== PAGE EXCERPT ==
- - -

Cinema Context as Linked Open Data¶
CC as Linked Data offers opportunities for broadening and renewing historical and cultural research, which is less feasible with the current SQL format. It allows linking data from the database to a range of external data: about buildings, persons, heritage objects and locations, as for example in recent research that relates demographic data about Amsterdam to the locations of cinemas in order to learn more about historical film audiences. In the Digital Humanities and Cultural Heritage communities there is a need to be able to query CC data in connection with such external data via a sparql endpoint.
DANS has financed a ‘Klein dataproject’ (small data project) that has allowed the conversion of the SQL database into Linked Open Data. To this end, Menno den Engelse has created export scripts. These scripts not only have converted the data into high quality RDF, but these scripts can be used for regular updates. Moreover, these scripts are a starting point for converting the international databases set up according to the CC data model to RDF.
The project is collaboration between the CC editorial staff, the DPC, and Islands of Meaning, a one-man company owned by Menno den Engelse, programmer and data maker specialising in RDF. The selection of appropriate vocabularies and thesauri required a close collaboration between data specialists and domain experts. Moreover, the collaboration has functioned as de facto training in working with RDF; the export scripts can be executed and adapted by CC’s own administrators and editors at the end of the project.

- - -

== GIVEN ENTRIES ==
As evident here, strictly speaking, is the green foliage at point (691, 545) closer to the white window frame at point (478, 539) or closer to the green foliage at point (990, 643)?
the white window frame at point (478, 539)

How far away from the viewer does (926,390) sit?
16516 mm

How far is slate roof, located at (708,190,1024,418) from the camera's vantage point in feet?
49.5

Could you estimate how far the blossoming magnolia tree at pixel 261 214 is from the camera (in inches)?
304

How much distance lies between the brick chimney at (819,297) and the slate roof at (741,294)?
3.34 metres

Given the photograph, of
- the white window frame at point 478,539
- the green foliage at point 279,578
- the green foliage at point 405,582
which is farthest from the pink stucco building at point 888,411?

- - -

== WHAT YOU WILL DO ==
A. According to the Cinema Context excerpt, who created the export scripts used to convert the SQL database into Linked Open Data?
B. Quote the Cinema Context excerpt between "Cinema Context as" and "a sparql endpoint.", inclusive.
The listing has no connection to the Cinema Context excerpt.

== EXERCISE ANSWERS ==
A. Menno den Engelse

B.
Cinema Context as Linked Open Data¶
CC as Linked Data offers opportunities for broadening and renewing historical and cultural research, which is less feasible with the current SQL format. It allows linking data from the database to a range of external data: about buildings, persons, heritage objects and locations, as for example in recent research that relates demographic data about Amsterdam to the locations of cinemas in order to learn more about historical film audiences. In the Digital Humanities and Cultural Heritage communities there is a need to be able to query CC data in connection with such external data via a sparql endpoint.